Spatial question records
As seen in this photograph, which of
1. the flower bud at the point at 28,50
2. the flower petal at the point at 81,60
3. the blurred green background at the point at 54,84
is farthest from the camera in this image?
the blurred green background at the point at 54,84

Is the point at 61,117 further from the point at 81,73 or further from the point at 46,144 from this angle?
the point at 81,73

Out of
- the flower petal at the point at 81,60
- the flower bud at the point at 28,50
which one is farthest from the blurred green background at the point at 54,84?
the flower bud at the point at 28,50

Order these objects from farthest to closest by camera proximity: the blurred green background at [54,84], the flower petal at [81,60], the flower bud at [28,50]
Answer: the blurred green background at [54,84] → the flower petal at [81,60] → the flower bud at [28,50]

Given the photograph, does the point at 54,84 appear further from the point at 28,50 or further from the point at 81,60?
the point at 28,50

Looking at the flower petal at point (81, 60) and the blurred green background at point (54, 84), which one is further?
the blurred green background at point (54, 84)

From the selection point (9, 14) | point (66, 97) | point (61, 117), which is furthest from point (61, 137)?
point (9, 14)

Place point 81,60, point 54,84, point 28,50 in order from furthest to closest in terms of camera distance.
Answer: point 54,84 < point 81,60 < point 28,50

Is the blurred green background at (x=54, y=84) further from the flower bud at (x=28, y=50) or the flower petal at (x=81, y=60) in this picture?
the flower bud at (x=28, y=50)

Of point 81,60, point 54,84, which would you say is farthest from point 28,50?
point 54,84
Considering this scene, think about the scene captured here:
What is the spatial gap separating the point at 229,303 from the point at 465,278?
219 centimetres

* * *

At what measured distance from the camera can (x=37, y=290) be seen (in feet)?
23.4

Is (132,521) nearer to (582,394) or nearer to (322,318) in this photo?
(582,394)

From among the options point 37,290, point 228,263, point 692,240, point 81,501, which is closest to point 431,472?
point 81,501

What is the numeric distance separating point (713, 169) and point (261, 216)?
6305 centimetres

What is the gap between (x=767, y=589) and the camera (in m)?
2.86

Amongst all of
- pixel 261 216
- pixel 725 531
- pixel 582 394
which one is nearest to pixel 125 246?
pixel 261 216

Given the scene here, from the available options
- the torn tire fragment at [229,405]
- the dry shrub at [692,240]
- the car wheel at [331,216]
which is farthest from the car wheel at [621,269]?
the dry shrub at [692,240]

---

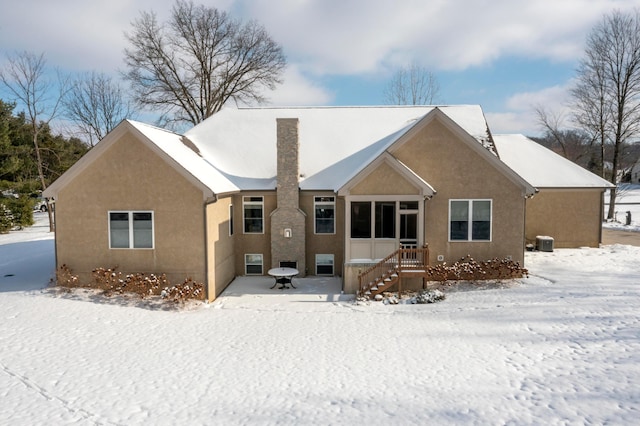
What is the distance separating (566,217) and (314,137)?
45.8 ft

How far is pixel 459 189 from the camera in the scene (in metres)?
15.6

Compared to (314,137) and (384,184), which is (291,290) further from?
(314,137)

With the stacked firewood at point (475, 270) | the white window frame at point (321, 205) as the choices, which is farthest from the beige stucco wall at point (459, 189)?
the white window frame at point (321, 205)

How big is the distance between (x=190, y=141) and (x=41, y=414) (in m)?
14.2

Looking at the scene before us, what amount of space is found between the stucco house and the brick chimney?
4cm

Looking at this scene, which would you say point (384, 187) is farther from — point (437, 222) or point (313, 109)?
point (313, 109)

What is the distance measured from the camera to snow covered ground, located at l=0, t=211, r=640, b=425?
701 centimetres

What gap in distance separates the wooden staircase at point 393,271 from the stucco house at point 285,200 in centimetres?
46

→ Task objective
Pull out each line of the records that contains the string "frame".

→ Solution to the problem
With the stacked firewood at point (475, 270) | the white window frame at point (321, 205) as the choices, which is farthest from the beige stucco wall at point (459, 189)?
the white window frame at point (321, 205)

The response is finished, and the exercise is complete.